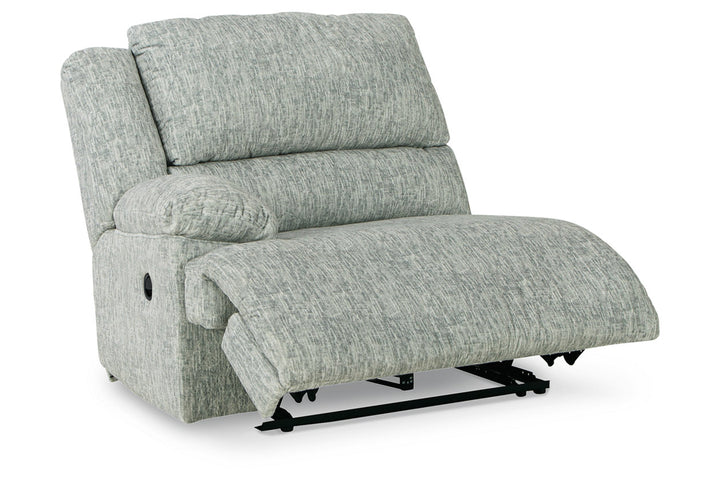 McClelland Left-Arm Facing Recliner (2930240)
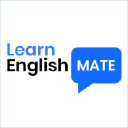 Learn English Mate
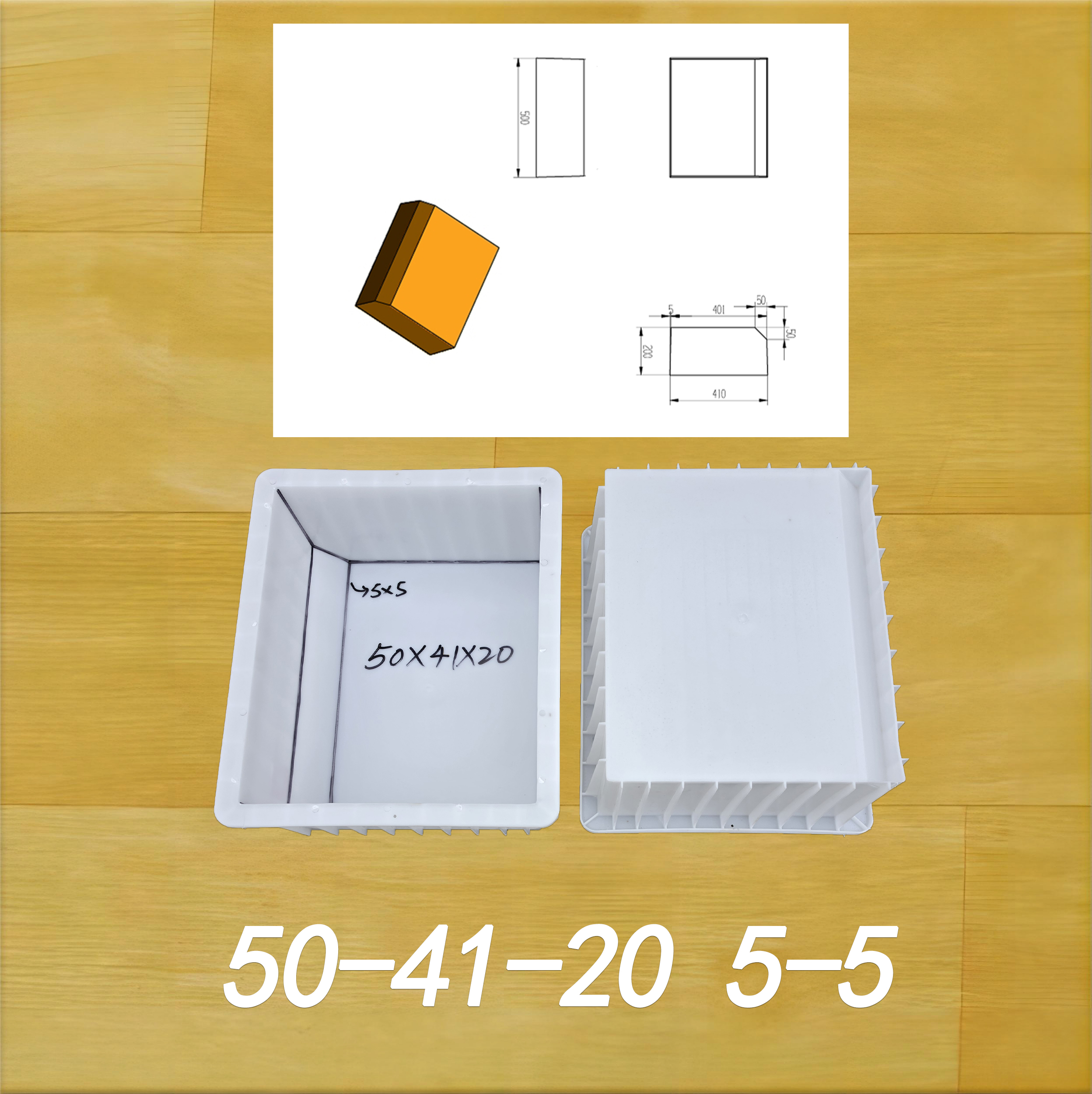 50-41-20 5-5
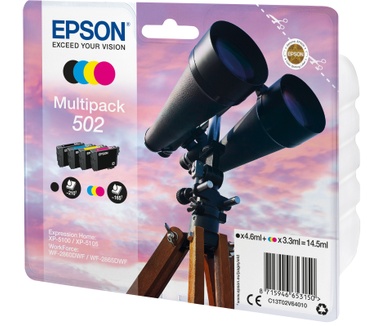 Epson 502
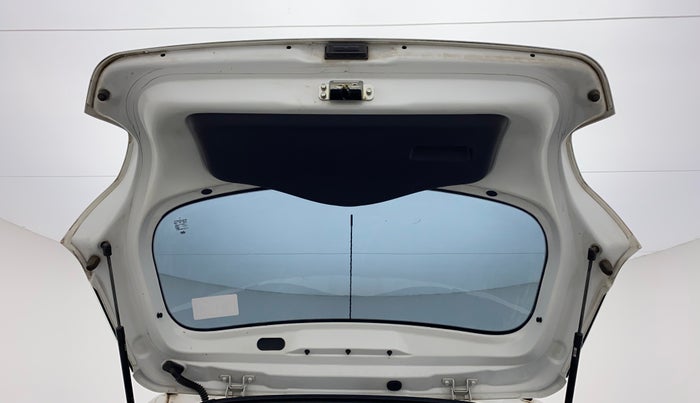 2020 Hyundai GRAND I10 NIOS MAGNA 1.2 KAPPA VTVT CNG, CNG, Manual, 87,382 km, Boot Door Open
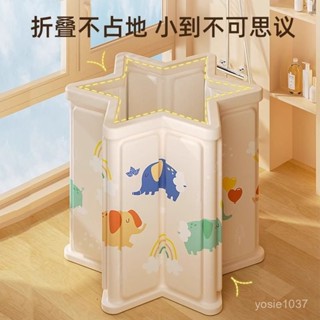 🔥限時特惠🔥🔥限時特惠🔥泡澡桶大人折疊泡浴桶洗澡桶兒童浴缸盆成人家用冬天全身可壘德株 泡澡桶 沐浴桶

----------

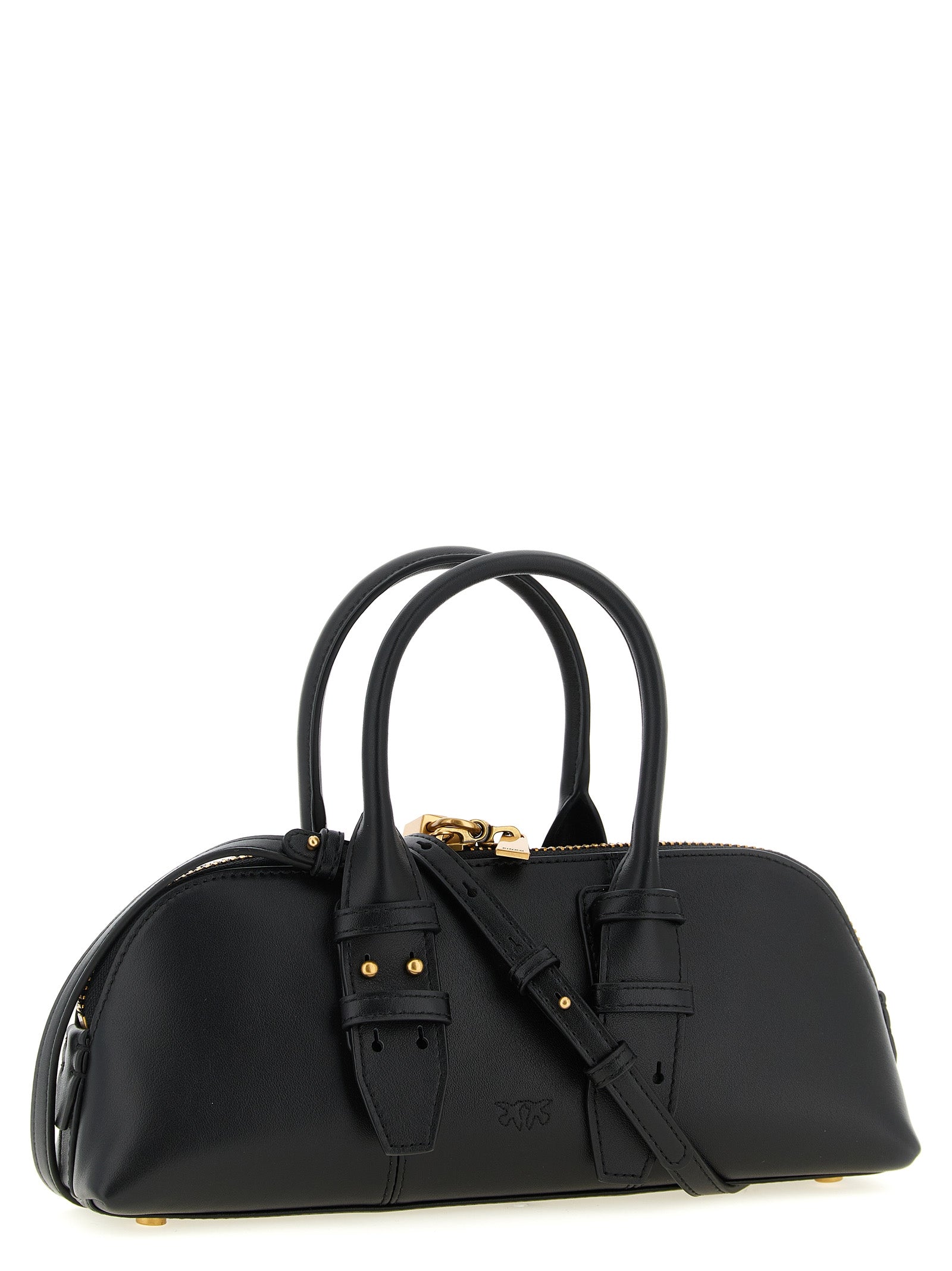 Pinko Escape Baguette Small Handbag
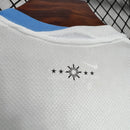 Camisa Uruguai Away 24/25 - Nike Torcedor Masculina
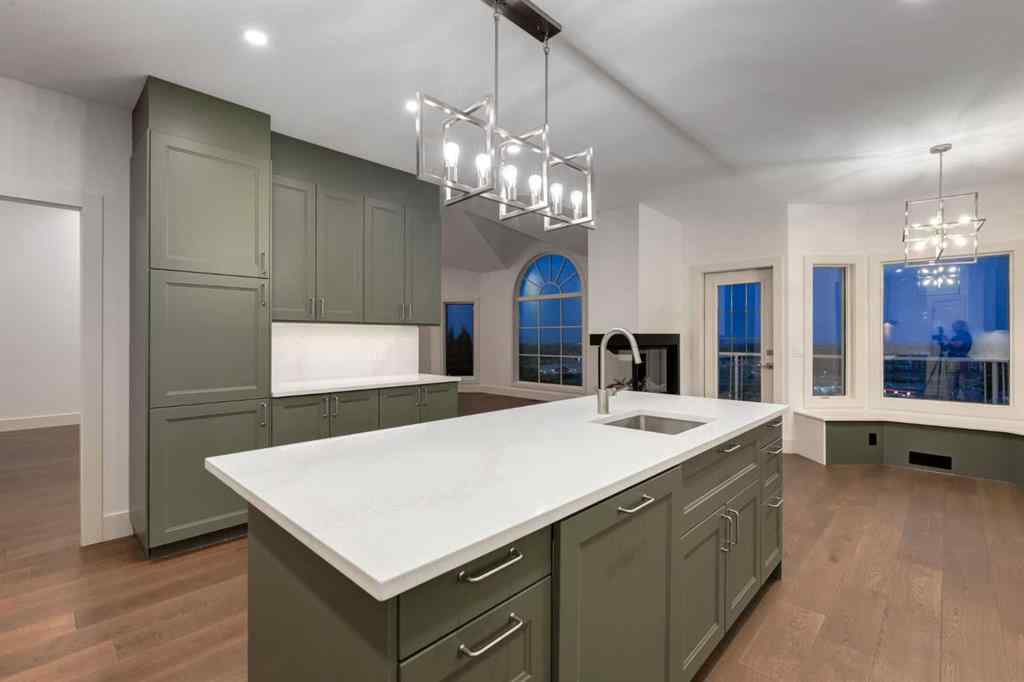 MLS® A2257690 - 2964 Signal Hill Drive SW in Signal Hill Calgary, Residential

----------

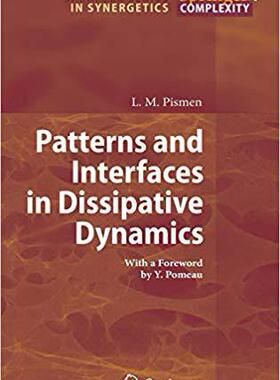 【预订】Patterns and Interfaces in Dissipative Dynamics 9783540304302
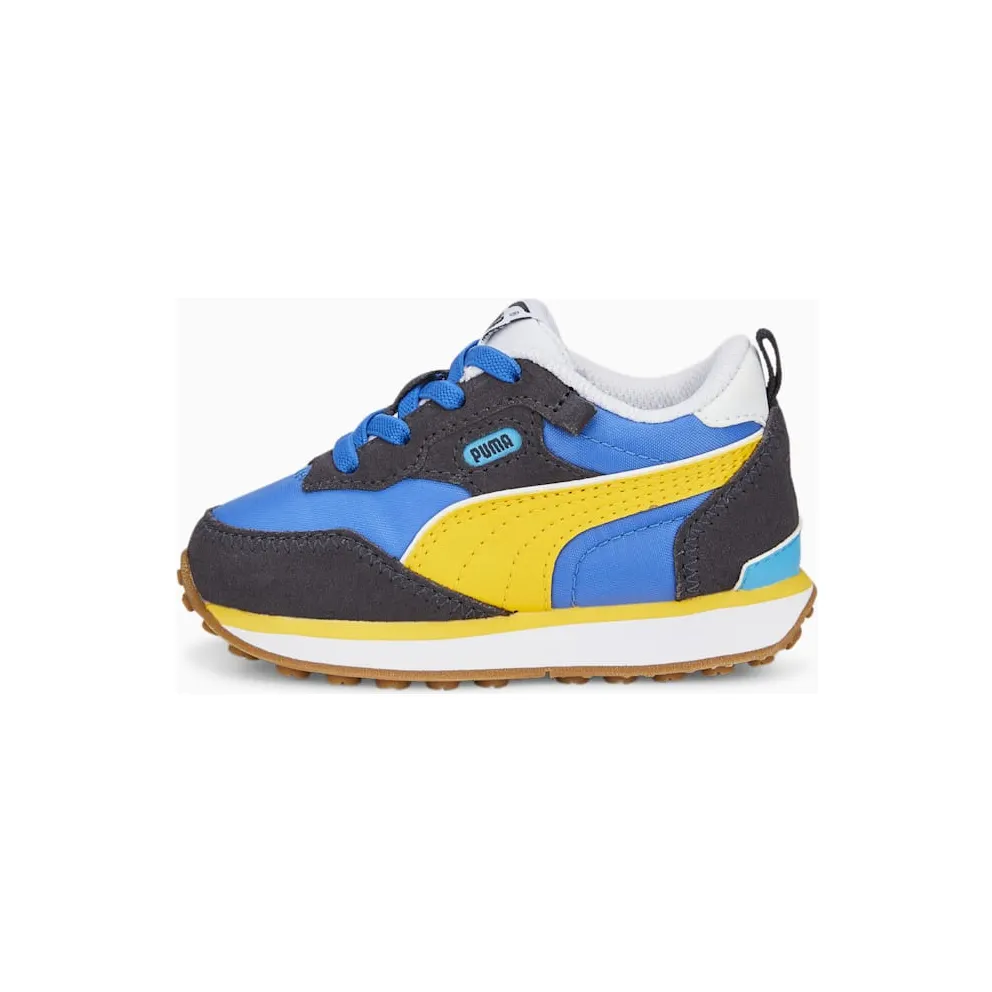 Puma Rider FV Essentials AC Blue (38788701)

----------

● **What the task asks**
Copy the listing starting at the line with "Dissipative Dynamics 9783540304302" and ending at the line with "Puma Rider FV Essentials AC Blue (38788701)", replacing "Blue" with "Red" and keeping everything else unchanged. Include only those lines, and omit the pictures.

● **Solution to this exercise**
 【预订】Patterns and Interfaces in Dissipative Dynamics 9783540304302
 Puma Rider FV Essentials AC Red (38788701)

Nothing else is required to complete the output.